We know it. And worst of all, the program knows it. Their lack of fight to start out the second half made that plain. It was over when we were settling for field goals in a three score game. A painful metaphor the Buckeyes play a different sport than we do. 

For the last 15 years the Wolverines have tried a Hall of Fame Coach in Lloyd Carr. The new hotness in Rich Rodriguez. The die-hard loyalist in Brady Hoke. And now the favored son, with a terrific resume except for the lack of championships. 

If we've learned anything these last 15 years, it's that Michigan has found every which way to lose to Ohio State. The lyrics change, but the song remains the same. 

Without a doubt, under Harbaugh this is a far better program than it was the decade before it arrived. But after five years here's what we know -- Harbaugh is gonna lose at least three games every season. Often to the best teams on the schedule. 

We know that, because it's happened every year he's been here. It happened in 2015 (Utah, Michigan State, and Ohio State). It happened in 2016 (Ohio State and Florida State). It happened in 2017 (Michigan State, Wisconsin, and Ohio State). It happened in 2018 (Notre Dame, Ohio State, and Florida). And it happened again this season (Wisconsin, Penn State, and Ohio State). 

Harbaugh does everything you want a college football coach to do on and off the field with his program, except win championships and beat championship programs. I have no idea if he just can't do it, or Michigan can't no matter who coaches here. And I'm in no mood to debate it anymore. My heart just isn't in it. I'm tired of arguing about the team I love with those who love it, too. 
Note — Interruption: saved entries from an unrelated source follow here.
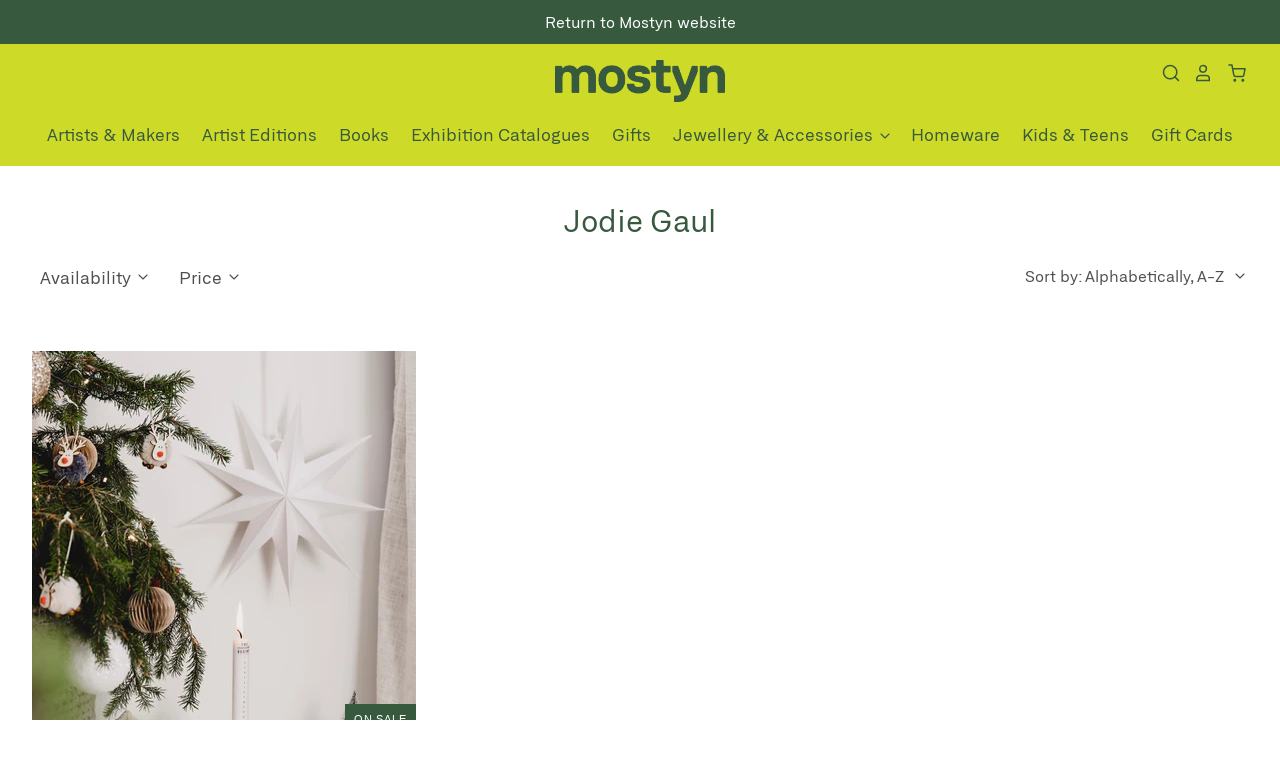

--- FILE ---
content_type: text/css
request_url: https://mostyn.org/wp-content/themes/Mostyn/library/shopify/style.css
body_size: 318
content:

/***********************************************************************
Fonts for Shopify
************************************************************************/
/**
 * @license
 * MyFonts Webfont Build ID 5041284, 2022-06-08T04:37:38-0400
 * 
 * The fonts listed in this notice are subject to the End User License
 * Agreement(s) entered into by the website owner. All other parties are 
 * explicitly restricted from using the Licensed Webfonts(s).
 * 
 * You may obtain a valid license at the URLs below.
 * 
 * Webfont: NeufileGrotesk-LightItalic by Letter Omega Typefoundry
 * URL: https://www.myfonts.com/fonts/letter-omega/neufile-grotesk/light-italic/
 * 
 * Webfont: NeufileGrotesk-RegularItalic by Letter Omega Typefoundry
 * URL: https://www.myfonts.com/fonts/letter-omega/neufile-grotesk/regular-italic/
 * 
 * Webfont: NeufileGrotesk-ExtraBold by Letter Omega Typefoundry
 * URL: https://www.myfonts.com/fonts/letter-omega/neufile-grotesk/extra-bold/
 * 
 * Webfont: NeufileGrotesk-Light by Letter Omega Typefoundry
 * URL: https://www.myfonts.com/fonts/letter-omega/neufile-grotesk/light/
 * 
 * Webfont: NeufileGrotesk-Regular by Letter Omega Typefoundry
 * URL: https://www.myfonts.com/fonts/letter-omega/neufile-grotesk/regular/
 * 
 * 
 * Webfonts copyright: Copyright © 2017 by Doni Sukma. All rights reserved.
 * 
 * © 2022 MyFonts Inc
*/
/* @import must be at top of file, otherwise CSS will not work */
@font-face {
  font-family: "NeufileGroteskRegular";
  src: url("NeufileGroteskRegular.woff2") format("woff2"), url("NeufileGroteskRegular.woff") format("woff");
}
@font-face {
  font-family: "NeufileGroteskRegularItalic";
  src: url("NeufileGroteskRegularItalic.woff2") format("woff2"), url("NeufileGroteskRegularItalic.woff") format("woff");
} 
@font-face {
  font-family: "NeufileGroteskLightItalic";
  src: url("NeufileGroteskLightItalic.woff2") format("woff2"), url("NeufileGroteskLightItalic.woff") format("woff");
}
@font-face {
  font-family: "NeufileGroteskLight";
  src: url("NeufileGroteskLight.woff2") format("woff2"), url("NeufileGroteskLight.woff") format("woff");
}
@font-face {
  font-family: "NeufileGroteskExtraBold";
  src: url("NeufileGroteskExtraBold.woff2") format("woff2"), url("NeufileGroteskExtraBold.woff") format("woff");
} 



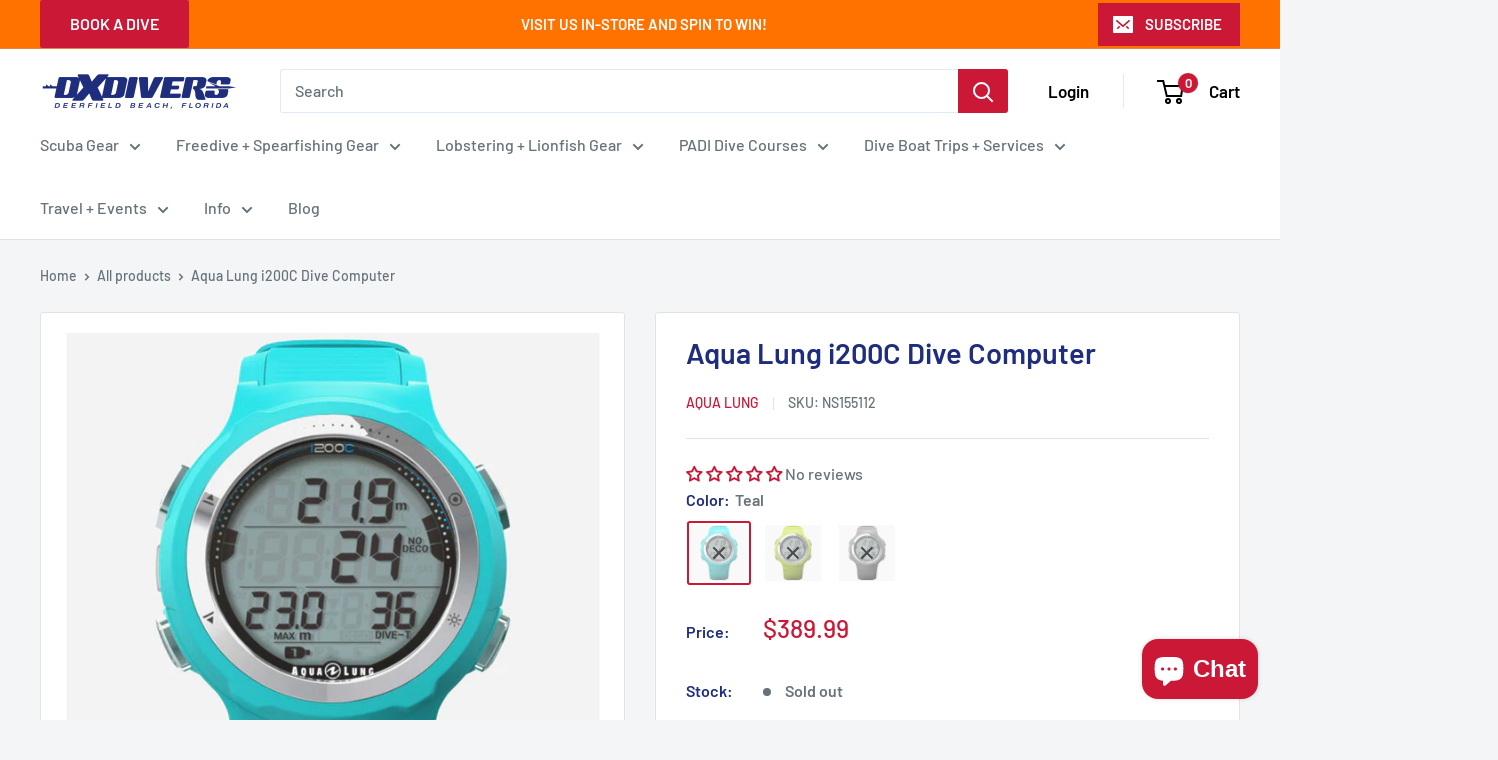

--- FILE ---
content_type: text/javascript
request_url: https://dxdivers.com/cdn/shop/t/7/assets/custom.js?v=68035324717949187051636634086
body_size: -187
content:
var elem=document.querySelector(".pro_cust_img__slider"),flkty=new Flickity(elem,{cellAlign:"left",adaptiveHeight:!0,contain:!0,on:{change:function(index){var video_len=$(".pro_cust_img__slider .slide_item.is-selected .slide_img video").length,video=$(".pro_cust_img__slider .slide_item.is-selected .slide_img video");video_len>0?video[0].play():$(".pro_cust_img__slider .slide_item .slide_img video").each(function(e){$(this)[0].pause()})}}});$(".slideshow").on("change.flickity",function(event,index){var data=$(".slideshow__slide.is-selected").attr("id");data="#"+data,console.log(data),$(".slideshow__slide").hasClass("is-selected")?($(data+" video")[0].play(),$(data+" video")[1].play(),$(".videoData video").not(data+" video")[0].pause(),$(".videoData video").not(data+" video")[1].pause()):$(".videoData").each(function(){$(this).attr("id")==data||($(this).find("video")[0].pause(),$(this).find("video")[1].pause())})}),$(window).on("load",function(e){var resizeEvent=window.document.createEvent("UIEvents");resizeEvent.initUIEvent("resize",!0,!1,window,0),window.dispatchEvent(resizeEvent)});
//# sourceMappingURL=/cdn/shop/t/7/assets/custom.js.map?v=68035324717949187051636634086
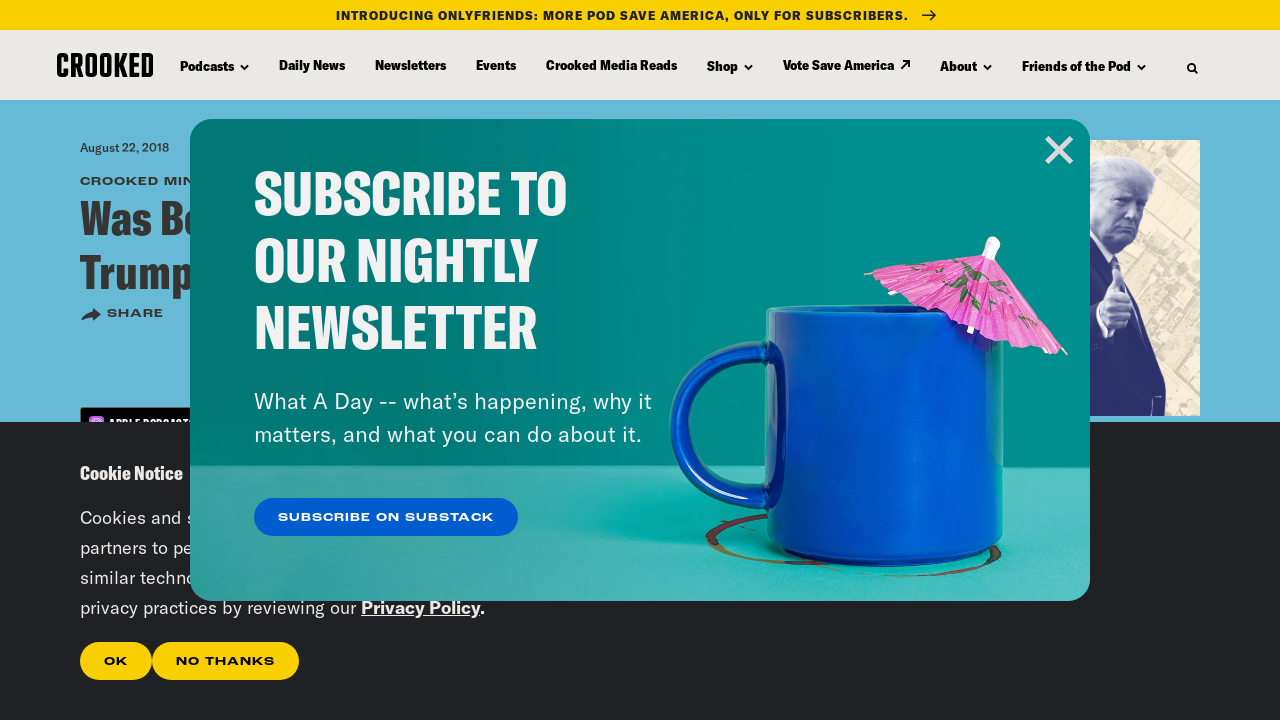

--- FILE ---
content_type: text/css
request_url: https://tags.srv.stackadapt.com/sa.css
body_size: -11
content:
:root {
    --sa-uid: '0-3351985a-6da7-5b3c-5470-e11f6fe64d75';
}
Besides, coaching changes are a crap-shoot. Harbaugh has tried everything to get us over the hump, including giving up control of his own offense, which no one thought he would do. Sadly, everything has failed, and it's not for a lack of effort. 

Therefore, it's time for us to receive the message this program has sent us loud and clear. This is the pretty good and best. The pretty good of the West. I'll leave it to each of you reading this to decide for yourselves whether that's good enough for you or not. I'm all out of outrage, as well as optimism. 

The older I get the better I am at accepting that which I cannot change. Thus, I finally will accept that pretty good is what Michigan football is. It is what it is, and I don't see it changing anytime soon. I don't have any power to change it anyway.

Now should the program actually convince me otherwise some day, I'd be happy to rejoice. But my faith is gone. See you at another meaningless bowl game.